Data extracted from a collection
══════

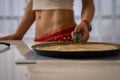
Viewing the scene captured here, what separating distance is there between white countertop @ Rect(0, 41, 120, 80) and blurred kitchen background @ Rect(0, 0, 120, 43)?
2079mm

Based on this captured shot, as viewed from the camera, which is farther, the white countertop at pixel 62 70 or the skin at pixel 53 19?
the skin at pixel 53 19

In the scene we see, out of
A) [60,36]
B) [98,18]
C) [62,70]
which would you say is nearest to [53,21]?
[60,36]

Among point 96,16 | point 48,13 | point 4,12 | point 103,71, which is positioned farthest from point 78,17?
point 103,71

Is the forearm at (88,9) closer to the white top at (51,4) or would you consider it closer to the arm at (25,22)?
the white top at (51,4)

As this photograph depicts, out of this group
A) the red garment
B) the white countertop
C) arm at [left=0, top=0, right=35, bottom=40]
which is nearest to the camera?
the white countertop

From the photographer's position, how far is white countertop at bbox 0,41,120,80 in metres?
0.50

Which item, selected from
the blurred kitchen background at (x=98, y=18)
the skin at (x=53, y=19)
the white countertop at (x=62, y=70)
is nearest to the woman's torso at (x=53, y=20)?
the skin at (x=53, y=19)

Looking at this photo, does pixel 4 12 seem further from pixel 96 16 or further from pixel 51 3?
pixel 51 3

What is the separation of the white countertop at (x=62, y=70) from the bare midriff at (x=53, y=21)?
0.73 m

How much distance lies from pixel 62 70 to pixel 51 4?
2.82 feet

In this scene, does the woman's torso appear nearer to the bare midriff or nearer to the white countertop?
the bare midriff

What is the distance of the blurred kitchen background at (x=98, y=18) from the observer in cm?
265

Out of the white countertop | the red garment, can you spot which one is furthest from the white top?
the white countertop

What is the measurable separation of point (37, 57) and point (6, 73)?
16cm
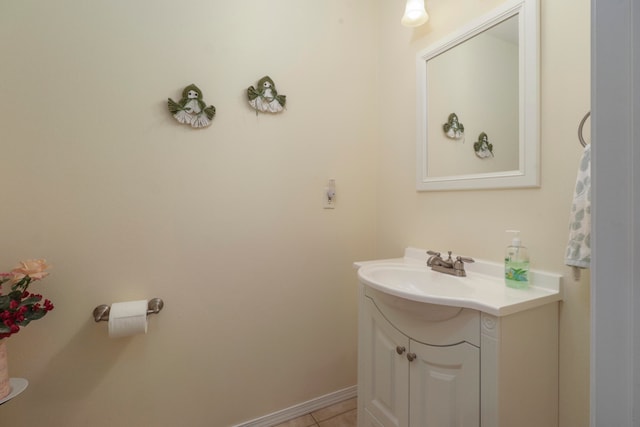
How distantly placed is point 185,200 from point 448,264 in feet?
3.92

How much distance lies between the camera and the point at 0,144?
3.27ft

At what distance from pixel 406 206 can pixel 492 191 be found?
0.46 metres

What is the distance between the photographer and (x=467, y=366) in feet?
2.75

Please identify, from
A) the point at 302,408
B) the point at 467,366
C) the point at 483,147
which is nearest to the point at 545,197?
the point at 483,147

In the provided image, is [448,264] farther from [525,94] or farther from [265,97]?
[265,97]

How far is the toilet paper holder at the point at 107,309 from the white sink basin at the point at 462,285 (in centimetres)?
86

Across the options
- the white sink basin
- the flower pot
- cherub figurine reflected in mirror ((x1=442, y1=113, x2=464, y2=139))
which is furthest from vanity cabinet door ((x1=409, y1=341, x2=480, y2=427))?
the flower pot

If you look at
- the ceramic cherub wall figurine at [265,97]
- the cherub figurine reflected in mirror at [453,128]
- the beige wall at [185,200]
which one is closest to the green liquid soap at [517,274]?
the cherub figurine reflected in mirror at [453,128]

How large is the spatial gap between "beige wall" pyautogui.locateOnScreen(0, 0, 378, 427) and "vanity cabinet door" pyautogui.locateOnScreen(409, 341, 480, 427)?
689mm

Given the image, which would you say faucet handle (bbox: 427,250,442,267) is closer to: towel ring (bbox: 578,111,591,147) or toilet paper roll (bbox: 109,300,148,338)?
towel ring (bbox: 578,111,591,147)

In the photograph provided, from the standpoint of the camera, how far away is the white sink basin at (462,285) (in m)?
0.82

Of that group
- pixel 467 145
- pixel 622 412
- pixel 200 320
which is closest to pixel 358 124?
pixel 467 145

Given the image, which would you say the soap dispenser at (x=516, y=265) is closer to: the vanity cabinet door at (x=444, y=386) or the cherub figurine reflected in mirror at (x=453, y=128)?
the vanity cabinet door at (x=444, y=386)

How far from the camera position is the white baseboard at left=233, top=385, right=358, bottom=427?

══════

■ TASK DESCRIPTION
Please copy the rows word for word, from the line with "How distantly placed" to the line with "0.46 metres", including both of those lines.

■ RESULT OF THIS EXERCISE
How distantly placed is point 185,200 from point 448,264 in feet?
3.92

How much distance lies between the camera and the point at 0,144?
3.27ft

At what distance from pixel 406 206 can pixel 492 191 be found?
0.46 metres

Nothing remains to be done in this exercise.